What: Cardiovascular Systems (CSII) fell almost 30% today after announcing disappointing earnings on Thursday after the bell.
So what: Revenue collected in the medical-device company's fiscal second quarter came in at $41.4 million, which was 3% below the low-end of management's guidance of revenue between $42.5 million to $44.0 million.
Normally, a slight miss in guidance wouldn't result in such a large decline, but this is the third quarter in a row that Cardiovascular Systems has missed its own guidance. While the first fiscal quarter saw year-over-year growth of 11%, and the prior quarter saw a 22% year-over-year increase -- despite the misses -- the second quarter's miss resulted in a 4% year-over-year decrease in revenue.
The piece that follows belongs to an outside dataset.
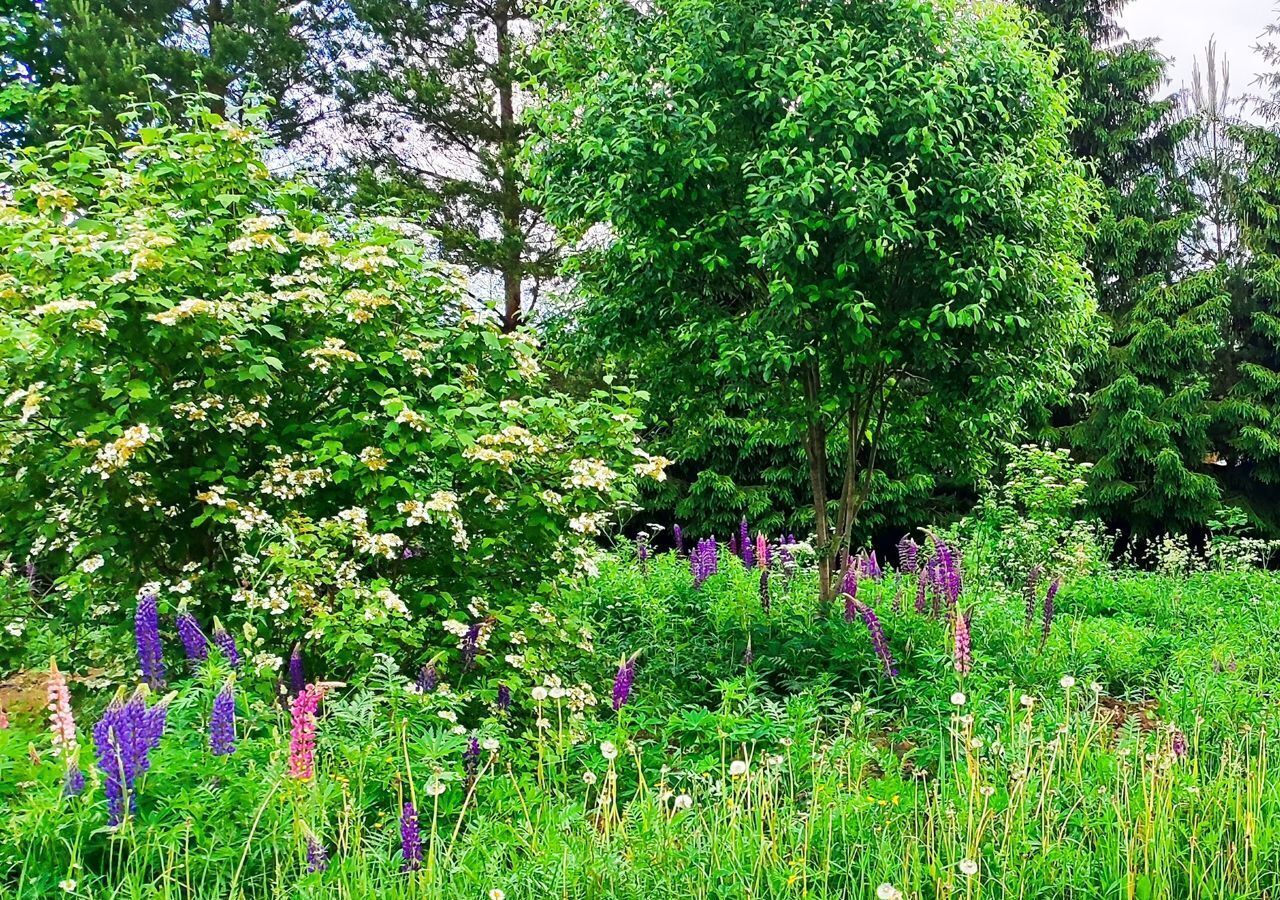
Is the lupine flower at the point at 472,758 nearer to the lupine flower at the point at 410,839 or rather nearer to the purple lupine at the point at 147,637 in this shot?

Scott Ward, CSI's chairman and interim president and CEO, blamed the lower-than-expected revenue on the company's expanded sales force that's selling both coronary and peripheral applications, which has "been challenging and is affecting our near-term sales performance."
Now what: While investors are rightfully concerned about management's ability to figure out how much of its products the company can sell in a given three-month period, the bigger issue may be Cardiovascular Systems' ability to get to profitability.
The company ended the quarter with $65 million in cash and equivalents in the bank. Ward said that "managing our cash position is a top priority," but also noted that the cash and "debt capacity and the potential to finance our $25 million Minnesota facility" were options to help Cardiovascular Systems become cash-flow positive. Taking on debt is sometimes necessary -- and sometimes even the best choice for a company -- but investors should be more receptive to it when taking on debt comes from a position of strength, not from a company that just reported a fall in revenue.